Supplied information

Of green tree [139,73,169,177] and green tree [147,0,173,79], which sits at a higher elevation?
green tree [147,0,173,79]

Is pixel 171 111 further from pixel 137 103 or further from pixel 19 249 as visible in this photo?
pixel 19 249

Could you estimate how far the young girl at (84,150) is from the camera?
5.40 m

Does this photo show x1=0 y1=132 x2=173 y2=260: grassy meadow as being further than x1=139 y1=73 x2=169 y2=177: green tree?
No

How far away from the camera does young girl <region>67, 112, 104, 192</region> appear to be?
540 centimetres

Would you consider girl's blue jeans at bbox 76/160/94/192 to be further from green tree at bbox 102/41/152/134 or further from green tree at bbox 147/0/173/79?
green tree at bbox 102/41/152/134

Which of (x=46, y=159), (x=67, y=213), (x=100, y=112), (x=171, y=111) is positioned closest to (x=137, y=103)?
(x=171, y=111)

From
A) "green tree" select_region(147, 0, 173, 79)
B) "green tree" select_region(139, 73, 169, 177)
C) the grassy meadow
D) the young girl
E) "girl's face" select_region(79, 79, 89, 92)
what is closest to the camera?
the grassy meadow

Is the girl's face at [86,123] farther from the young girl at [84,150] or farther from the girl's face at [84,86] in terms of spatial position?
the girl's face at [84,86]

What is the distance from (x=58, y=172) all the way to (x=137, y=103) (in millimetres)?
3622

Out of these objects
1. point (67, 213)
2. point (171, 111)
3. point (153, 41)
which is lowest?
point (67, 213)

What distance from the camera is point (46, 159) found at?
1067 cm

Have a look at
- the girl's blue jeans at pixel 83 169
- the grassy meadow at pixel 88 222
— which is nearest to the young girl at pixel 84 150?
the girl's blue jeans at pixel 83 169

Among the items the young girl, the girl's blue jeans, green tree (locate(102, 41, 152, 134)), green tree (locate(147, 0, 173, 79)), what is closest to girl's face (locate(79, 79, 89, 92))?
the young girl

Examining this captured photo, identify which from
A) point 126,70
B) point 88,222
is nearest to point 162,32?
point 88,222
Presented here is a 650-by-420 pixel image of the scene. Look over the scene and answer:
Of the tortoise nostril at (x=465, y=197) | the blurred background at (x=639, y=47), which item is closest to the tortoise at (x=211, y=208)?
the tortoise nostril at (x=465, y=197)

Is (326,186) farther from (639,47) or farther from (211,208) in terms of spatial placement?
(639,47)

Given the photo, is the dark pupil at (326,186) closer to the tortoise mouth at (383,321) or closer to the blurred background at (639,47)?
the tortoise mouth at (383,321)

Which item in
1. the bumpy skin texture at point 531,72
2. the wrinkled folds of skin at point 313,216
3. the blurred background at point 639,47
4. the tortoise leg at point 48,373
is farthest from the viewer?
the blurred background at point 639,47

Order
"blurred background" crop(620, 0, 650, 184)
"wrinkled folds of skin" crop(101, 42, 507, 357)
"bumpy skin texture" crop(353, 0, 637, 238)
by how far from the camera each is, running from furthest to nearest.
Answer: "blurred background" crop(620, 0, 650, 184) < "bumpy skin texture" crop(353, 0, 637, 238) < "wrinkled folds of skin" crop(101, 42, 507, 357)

Task brief
Copy all data exactly, start to finish.

Task result
Of green tree [139,73,169,177] and green tree [147,0,173,79], which sits at a higher elevation?
green tree [147,0,173,79]

Is pixel 171 111 further from pixel 137 103 or further from pixel 19 249 as visible in this photo?
pixel 19 249

Could you estimate how far the young girl at (84,150) is from the camera?
5.40 m

Does this photo show x1=0 y1=132 x2=173 y2=260: grassy meadow as being further than x1=139 y1=73 x2=169 y2=177: green tree?
No

How far away from the camera does young girl <region>67, 112, 104, 192</region> appear to be?
540 centimetres

Would you consider girl's blue jeans at bbox 76/160/94/192 to be further from green tree at bbox 102/41/152/134 or further from green tree at bbox 147/0/173/79?
green tree at bbox 102/41/152/134

Which of (x=46, y=159), (x=67, y=213), (x=100, y=112), (x=171, y=111) is positioned closest to (x=137, y=103)?
(x=171, y=111)

From
A) "green tree" select_region(147, 0, 173, 79)
B) "green tree" select_region(139, 73, 169, 177)
C) the grassy meadow
D) the young girl
E) "girl's face" select_region(79, 79, 89, 92)
what is closest to the camera?
the grassy meadow

Is the girl's face at [86,123] farther from the young girl at [84,150] or farther from the girl's face at [84,86] in terms of spatial position?
the girl's face at [84,86]

What is the distance from (x=58, y=172) all the way to (x=137, y=103) (in millimetres)?
3622

Out of these objects
1. point (67, 213)
2. point (171, 111)
3. point (153, 41)
which is lowest?
point (67, 213)

What distance from the camera is point (46, 159) found at?
1067 cm

Have a look at
- the girl's blue jeans at pixel 83 169
- the grassy meadow at pixel 88 222
— which is nearest to the young girl at pixel 84 150?
the girl's blue jeans at pixel 83 169

Among the items the young girl, the girl's blue jeans, green tree (locate(102, 41, 152, 134)), green tree (locate(147, 0, 173, 79)), what is closest to girl's face (locate(79, 79, 89, 92))?
the young girl

Examining this captured photo, identify which from
A) point 126,70
B) point 88,222
is nearest to point 162,32?
point 88,222
Presented here is a 650-by-420 pixel image of the scene. Look over the scene and answer:
Of the tortoise nostril at (x=465, y=197) | the blurred background at (x=639, y=47), which item is closest to the tortoise at (x=211, y=208)?
the tortoise nostril at (x=465, y=197)

Is (326,186) farther from (639,47) or farther from (211,208) in terms of spatial placement?
(639,47)

Given the photo, is the dark pupil at (326,186) closer to the tortoise mouth at (383,321) or closer to the blurred background at (639,47)?
the tortoise mouth at (383,321)

Which item in
1. the bumpy skin texture at point 531,72
2. the wrinkled folds of skin at point 313,216
3. the blurred background at point 639,47
4. the tortoise leg at point 48,373
is farthest from the viewer?
the blurred background at point 639,47

Order
"blurred background" crop(620, 0, 650, 184)
"wrinkled folds of skin" crop(101, 42, 507, 357)
"bumpy skin texture" crop(353, 0, 637, 238)
by how far from the camera each is, running from furthest to nearest.
Answer: "blurred background" crop(620, 0, 650, 184) < "bumpy skin texture" crop(353, 0, 637, 238) < "wrinkled folds of skin" crop(101, 42, 507, 357)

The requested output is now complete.